_Your task_
Copy out all of the data below exactly as it appears, changing nothing.

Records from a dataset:
__________________________________________________
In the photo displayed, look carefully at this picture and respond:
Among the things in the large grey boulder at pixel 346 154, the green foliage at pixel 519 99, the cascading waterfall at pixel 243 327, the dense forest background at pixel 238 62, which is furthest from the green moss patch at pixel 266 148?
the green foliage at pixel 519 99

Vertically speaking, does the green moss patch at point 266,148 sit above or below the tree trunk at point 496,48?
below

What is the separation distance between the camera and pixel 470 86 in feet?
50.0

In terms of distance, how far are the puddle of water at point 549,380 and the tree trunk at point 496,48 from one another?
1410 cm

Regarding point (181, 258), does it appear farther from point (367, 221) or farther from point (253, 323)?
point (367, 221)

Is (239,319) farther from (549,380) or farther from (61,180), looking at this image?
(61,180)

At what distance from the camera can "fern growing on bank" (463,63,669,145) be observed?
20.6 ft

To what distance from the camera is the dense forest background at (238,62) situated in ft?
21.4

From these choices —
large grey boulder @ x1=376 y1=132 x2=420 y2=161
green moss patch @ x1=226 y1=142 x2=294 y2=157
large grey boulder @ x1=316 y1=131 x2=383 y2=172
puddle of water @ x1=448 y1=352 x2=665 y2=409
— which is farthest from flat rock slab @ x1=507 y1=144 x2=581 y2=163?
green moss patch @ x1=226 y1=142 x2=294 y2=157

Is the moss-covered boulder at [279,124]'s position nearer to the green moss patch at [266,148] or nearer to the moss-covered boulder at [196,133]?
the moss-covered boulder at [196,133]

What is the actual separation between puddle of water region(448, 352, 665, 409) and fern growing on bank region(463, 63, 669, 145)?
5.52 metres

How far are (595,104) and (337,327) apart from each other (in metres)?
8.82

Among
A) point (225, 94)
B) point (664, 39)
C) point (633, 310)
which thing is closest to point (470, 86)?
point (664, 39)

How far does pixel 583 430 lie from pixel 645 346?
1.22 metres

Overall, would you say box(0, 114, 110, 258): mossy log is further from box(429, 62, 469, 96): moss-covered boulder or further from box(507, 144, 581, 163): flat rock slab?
__________________________________________________
_Finished answer_
In the photo displayed, look carefully at this picture and respond:
Among the things in the large grey boulder at pixel 346 154, the green foliage at pixel 519 99, the cascading waterfall at pixel 243 327, the dense forest background at pixel 238 62, which is furthest from the green moss patch at pixel 266 148?
the green foliage at pixel 519 99

Vertically speaking, does the green moss patch at point 266,148 sit above or below the tree trunk at point 496,48?
below

What is the separation distance between the camera and pixel 470 86 in feet?
50.0

In terms of distance, how far are the puddle of water at point 549,380 and the tree trunk at point 496,48 from one another?
1410 cm

Regarding point (181, 258), does it appear farther from point (367, 221) or farther from point (253, 323)?
point (367, 221)

Is (239,319) farther from (549,380) or farther from (61,180), looking at this image?
(61,180)

At what distance from the camera can "fern growing on bank" (463,63,669,145) be observed?
20.6 ft

To what distance from the camera is the dense forest background at (238,62) situated in ft?
21.4

From these choices —
large grey boulder @ x1=376 y1=132 x2=420 y2=161
green moss patch @ x1=226 y1=142 x2=294 y2=157
large grey boulder @ x1=316 y1=131 x2=383 y2=172
puddle of water @ x1=448 y1=352 x2=665 y2=409
— which is farthest from flat rock slab @ x1=507 y1=144 x2=581 y2=163?
green moss patch @ x1=226 y1=142 x2=294 y2=157

Is the moss-covered boulder at [279,124]'s position nearer to the green moss patch at [266,148] or nearer to the moss-covered boulder at [196,133]?
the moss-covered boulder at [196,133]

What is the actual separation between puddle of water region(448, 352, 665, 409) and fern growing on bank region(463, 63, 669, 145)?
5.52 metres

How far are (595,104) and (337,327) apart from each other (in metres)?
8.82

Among
A) point (225, 94)
B) point (664, 39)
C) point (633, 310)
which thing is closest to point (470, 86)?
point (664, 39)

How far does pixel 583 430 lie from pixel 645 346?
1.22 metres

Overall, would you say box(0, 114, 110, 258): mossy log is further from box(429, 62, 469, 96): moss-covered boulder or further from box(507, 144, 581, 163): flat rock slab?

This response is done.